Kerjasama itu berjalan sampai saat
ini. "Jadi, kami yang belanja kain dan bebatuan, serta bikin desain,
mereka yang garap dari proses pengguntingan karton, penjahitan sampai
jadi. Setelah melewati proses quality control barulah produk
dipasarkan," sambung Mimi, yang kini melibatkan 10 karyawan tetap dan
beberapa karyawan borongan.
Namun, Millie Handmade tidak melayani
pesanan eceran, melainkan dalam jumlah besar minimal lima lusin dengan
varian harga mulai Rp 100.000-175.000 per buah. Setiap bulan, Millie
Handmade bisa memroduksi 35-50 lusin (420-600 buah) clutch bag.
"Tidak
semua produk itu terserap pasar karena kami harus membuat stok untuk
pemesanan dan pameran. Kalau setiap bulannya rata-rata laku 25-28
lusin," kata Mimi. Ini berarti, setidaknya ibu dan anak ini mampu
mengantongi omzet hingga Rp 50 juta per bulan.
Model yang sudah
dia buat bisa mencapai ratusan. Setiap tahun hampir selalu ganti model
mengikuti selera pasar. "Saya selalu aktif cari model baru dari majalah
dan browsing internet, setelah itu saya modifikasi dan kembangkan
sendiri," ujarnya.
Pemasaran terjauh sampai ke Italia, namun
sistem pemasarannya masih eceran, bukan ekspor langsung. Buyer-buyer
asing datang ke pameran lalu beli. Pasar domestik juga banyak yang
minat, mulai Surabaya, Jakarta, Manado, Denpasar.
"Akhir tahun ini
produk saya masuk ke Sogo Bali.
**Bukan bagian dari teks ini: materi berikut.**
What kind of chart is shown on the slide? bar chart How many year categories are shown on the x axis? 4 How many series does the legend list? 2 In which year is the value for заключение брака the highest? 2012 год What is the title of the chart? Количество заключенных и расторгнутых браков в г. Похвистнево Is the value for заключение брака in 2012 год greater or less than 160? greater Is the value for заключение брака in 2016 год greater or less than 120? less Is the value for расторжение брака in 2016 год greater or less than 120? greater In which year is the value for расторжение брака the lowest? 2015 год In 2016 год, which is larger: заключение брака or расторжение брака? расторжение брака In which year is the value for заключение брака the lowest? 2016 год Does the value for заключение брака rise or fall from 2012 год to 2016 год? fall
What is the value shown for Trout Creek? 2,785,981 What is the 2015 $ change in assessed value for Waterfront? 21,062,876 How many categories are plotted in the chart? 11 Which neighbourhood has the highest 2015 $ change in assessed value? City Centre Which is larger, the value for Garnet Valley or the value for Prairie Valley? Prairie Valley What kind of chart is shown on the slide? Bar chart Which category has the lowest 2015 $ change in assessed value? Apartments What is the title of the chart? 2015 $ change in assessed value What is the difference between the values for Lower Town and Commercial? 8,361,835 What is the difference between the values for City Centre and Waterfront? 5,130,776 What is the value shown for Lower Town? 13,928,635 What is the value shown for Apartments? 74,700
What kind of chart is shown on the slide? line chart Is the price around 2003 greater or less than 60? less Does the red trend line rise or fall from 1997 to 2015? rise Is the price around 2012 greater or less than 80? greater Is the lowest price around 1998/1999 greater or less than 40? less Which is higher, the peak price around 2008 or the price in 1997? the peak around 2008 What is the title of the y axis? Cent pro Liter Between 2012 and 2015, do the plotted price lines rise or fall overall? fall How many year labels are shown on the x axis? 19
Pernah mencoba jualan di Pasar Atom,
tetapi segmennya beda juga, produk saya kalah dengan barang impor yang
lebih murah," ungkapnya.
Namun, baik Mimi maupun Fenty, tak
kehabisan akal. Ia sedang ancang-ancang membidik pasar ekspor di
negara-negara Eropa. "Pasar Eropa lebih ketat, mereka tidak suka produk
imitasi, bahannya saya ganti dari semula kain menjadi kulit sapi dan
kombinasi tenun. Ternyata permintaannya bagus, tentu saja untuk produk
tas ini harganya lebih mahal kisaran Rp 200.000-250.000," pungkasnya.